Bei Usability geht es darum, wie gut ein Benutzer die Funktionalität bzw. die Information nutzen kann, die ein Produkt bzw. eine Anleitung anbietet. Usability wird auch als Gebrauchstauglichkeit oder Benutzerfreundlichkeit bezeichnet. Die Kriterien für eine gute Usability sind Effektivität, Effizienz und Zufriedenstellung (DIN EN ISO 9241-11), die sowohl für technische Produkte als auch für Informationsprodukte gleichermaßen gelten.

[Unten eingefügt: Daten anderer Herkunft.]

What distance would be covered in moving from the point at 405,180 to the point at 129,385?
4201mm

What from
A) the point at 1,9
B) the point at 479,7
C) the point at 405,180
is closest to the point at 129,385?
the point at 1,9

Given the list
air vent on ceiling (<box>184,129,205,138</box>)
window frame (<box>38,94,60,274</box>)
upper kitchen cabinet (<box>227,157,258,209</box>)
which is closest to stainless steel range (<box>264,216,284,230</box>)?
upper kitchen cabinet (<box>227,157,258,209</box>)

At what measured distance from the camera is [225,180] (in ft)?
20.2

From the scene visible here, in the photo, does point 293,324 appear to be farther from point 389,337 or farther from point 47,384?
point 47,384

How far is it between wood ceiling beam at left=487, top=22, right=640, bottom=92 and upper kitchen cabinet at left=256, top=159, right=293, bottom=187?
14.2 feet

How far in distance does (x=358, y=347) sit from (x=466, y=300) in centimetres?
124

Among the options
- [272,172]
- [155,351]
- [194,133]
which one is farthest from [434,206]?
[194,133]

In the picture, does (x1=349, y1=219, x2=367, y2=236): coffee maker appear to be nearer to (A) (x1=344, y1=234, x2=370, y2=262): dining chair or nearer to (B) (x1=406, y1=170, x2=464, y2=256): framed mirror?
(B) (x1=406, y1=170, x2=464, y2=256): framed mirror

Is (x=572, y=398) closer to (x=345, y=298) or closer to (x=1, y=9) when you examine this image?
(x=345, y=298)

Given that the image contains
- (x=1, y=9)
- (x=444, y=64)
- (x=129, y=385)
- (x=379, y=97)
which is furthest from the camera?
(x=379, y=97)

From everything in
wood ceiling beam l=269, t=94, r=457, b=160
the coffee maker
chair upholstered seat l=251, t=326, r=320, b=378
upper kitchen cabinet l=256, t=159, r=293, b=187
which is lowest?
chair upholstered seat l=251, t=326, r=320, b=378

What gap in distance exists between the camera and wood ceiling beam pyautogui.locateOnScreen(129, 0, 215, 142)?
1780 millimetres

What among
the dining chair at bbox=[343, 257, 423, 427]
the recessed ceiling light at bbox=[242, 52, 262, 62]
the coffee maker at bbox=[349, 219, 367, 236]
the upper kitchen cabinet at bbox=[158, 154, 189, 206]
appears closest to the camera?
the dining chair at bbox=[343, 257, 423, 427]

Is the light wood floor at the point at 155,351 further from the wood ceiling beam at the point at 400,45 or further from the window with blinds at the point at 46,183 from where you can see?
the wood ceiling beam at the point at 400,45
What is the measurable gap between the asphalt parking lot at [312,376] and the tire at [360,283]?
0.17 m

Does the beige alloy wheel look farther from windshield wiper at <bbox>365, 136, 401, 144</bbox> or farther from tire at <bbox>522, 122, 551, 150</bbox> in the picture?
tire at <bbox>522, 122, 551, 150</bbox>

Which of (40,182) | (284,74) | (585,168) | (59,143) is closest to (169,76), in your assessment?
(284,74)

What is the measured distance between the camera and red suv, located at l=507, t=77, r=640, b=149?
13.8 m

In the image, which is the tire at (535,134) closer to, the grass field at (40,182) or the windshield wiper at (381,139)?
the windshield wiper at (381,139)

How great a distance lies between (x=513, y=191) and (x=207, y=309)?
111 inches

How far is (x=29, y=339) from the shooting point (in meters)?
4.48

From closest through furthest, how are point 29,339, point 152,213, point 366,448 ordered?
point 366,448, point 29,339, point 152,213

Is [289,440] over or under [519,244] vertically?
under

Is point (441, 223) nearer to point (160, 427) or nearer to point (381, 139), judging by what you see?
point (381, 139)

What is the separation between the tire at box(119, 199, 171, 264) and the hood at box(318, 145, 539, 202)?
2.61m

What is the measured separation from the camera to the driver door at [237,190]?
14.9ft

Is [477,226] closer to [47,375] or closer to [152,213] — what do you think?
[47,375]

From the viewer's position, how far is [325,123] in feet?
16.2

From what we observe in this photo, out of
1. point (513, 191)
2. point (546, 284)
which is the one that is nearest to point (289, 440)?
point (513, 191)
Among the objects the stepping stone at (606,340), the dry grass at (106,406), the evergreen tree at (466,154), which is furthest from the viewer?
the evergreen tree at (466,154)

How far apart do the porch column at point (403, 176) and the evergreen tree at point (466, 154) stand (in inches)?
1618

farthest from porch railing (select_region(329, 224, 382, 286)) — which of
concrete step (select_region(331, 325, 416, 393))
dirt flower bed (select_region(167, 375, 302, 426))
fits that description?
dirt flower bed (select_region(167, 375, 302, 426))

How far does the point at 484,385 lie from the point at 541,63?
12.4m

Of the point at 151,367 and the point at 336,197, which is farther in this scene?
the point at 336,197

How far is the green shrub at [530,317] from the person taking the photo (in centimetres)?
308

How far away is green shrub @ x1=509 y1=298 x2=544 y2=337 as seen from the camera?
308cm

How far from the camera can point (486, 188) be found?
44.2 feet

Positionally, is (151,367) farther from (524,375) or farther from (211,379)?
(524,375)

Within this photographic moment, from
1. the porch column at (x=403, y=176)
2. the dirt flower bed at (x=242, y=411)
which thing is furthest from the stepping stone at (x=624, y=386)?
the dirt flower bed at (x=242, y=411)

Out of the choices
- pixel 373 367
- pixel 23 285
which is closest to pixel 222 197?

Effektivität bezieht sich sowohl auf die vollständige Zielerreichung bei der Produktfunktion wie bei der Informationsaufnahme. Unter Effizienz ist der verhältnismäßige Aufwand des Benutzers zu verstehen, um mit einer Funktion ein Ziel zu erreichen oder eine Anleitung zu finden, aufzunehmen und umzusetzen. Die Zufriedenstellung umfasst die positiven Einstellungen gegenüber der Produkt- und Anleitungsnutzung.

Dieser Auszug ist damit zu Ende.